More recently, an apparatus and method have been described comprising a digital x-ray machine and software which automatically analyzes the vertebral morphometry. U.S. Pat. No. 5,228,068 issued to Lunar Corporation, incorporated herein by reference, describes such a device. Unlike a conventional x-ray machine which utilizes a cone-shaped x-ray beam, the aforementioned digital x-ray machine utilizes a scanning fan beam. One embodiment of the invention described and claimed in the aforementioned patent is the use of a dual energy x-ray and software which permits not only the analysis of the morphometry of the vertebra but also a determination of bone density of the vertebra.
Regardless of the technique used, distortion of the image can occur leading to erroneous results and misdiagnosis. For example, the conventional x-ray machine, because of the cone shaped x-ray beam, produces a radiographic image which is typically 10-15% larger than life-size, and the magnification is variable depending on the location of the object relative to the plane of the radiograph. Differential magnification occurs due to spine curvature. Distortions of the spine are particularly acute for cone beam exposures at the edges of the cone beam where the ray is most angled. Distortion also occurs because of scattered radiation which causes blurring of the edges thus making it difficult for both the operator and the software to easily detect the edges of the vertebra for measurement.

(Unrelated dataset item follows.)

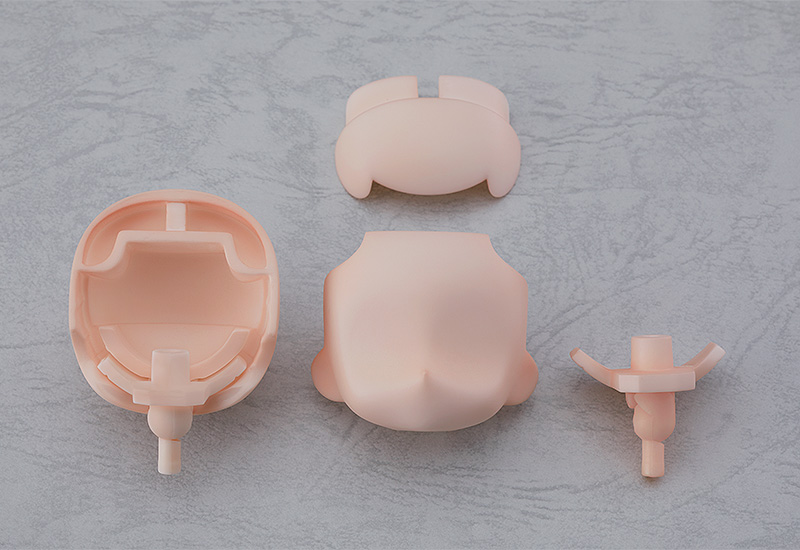 Nendoroid Doll: Customizable Head (Cream)(Re-run)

A scanning fan beam can be used to avoid some of the distortion problems which occur with the conventional cone beam. Blurring because of scattered radiation is greatly reduced in a scanning system. Also, because of the geometry of the beam, magnification in the direction of the scan is greatly reduced. However, distortion can still occur particularly at the edges of the beam where the rays are more angled. Furthermore, as the alignment of the spine is often curvilinear, the desired measurement may not be in the direction of least distortion. Also, the alignment of the fan beam with the detector is more critical with a scanning system than with a conventional x-ray machine and slight misalignment can result in a distortion of the image.
Distortion of the image can lead to misregistration of the software or inconsistent in operator identification of fiducial points. For example, a height measurement may vary if the operator or the computer software is not consistent in selecting the fiducial points. These variations make it difficult to be certain that the measurements are accurate and truly represent the actual morphometry of the patient's vertebrae. Significantly, distortion induced errors in morphometric measurements can not only cause the misdiagnosis of a normal vertebra as having fracture (false positive), but can cause fractured vertebrae to appear normal (false negative).

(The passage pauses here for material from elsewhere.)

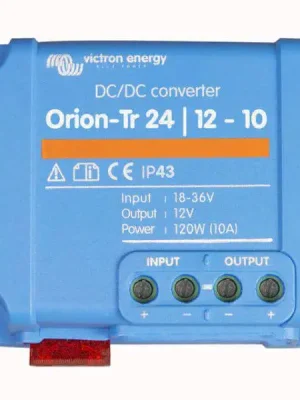 Časově Omezené Konvertor DC/DC Orion-Tr 24/12V-10 120W IP43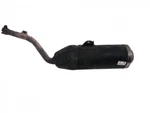 Left Terminal Honda Nx 650 Dominator 1991 1995 Exhaust Collector Muffler. Fixed Price $55.74.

Both subjective analysis of morphometry by an operator and computer software analysis of a vertebrae may be influenced by a rotation of the vertebra within the image plane and by its relative orientation with respect to its neighbors.
Prior art phantoms exist which purport to allow checking of image magnification and angle settings. One such phantom which is marketed by Cone Instruments and named QA RADIOGRAPHIC PHANTOM has a representative "normal" vertebra. Another phantom is manufactured by Hologic, Inc. of Waltham, Mass. and called the X-CALIBER. However, none of these phantoms permit easy verification that the devices or the software of the newer digital morphometry systems are working properly. None of these phantoms present the types of pathologies that the vertebral morphometry systems are designed to detect and none of these prior art phantoms are suitable for use in the training of techniques required for analyzing vertebral morphometry.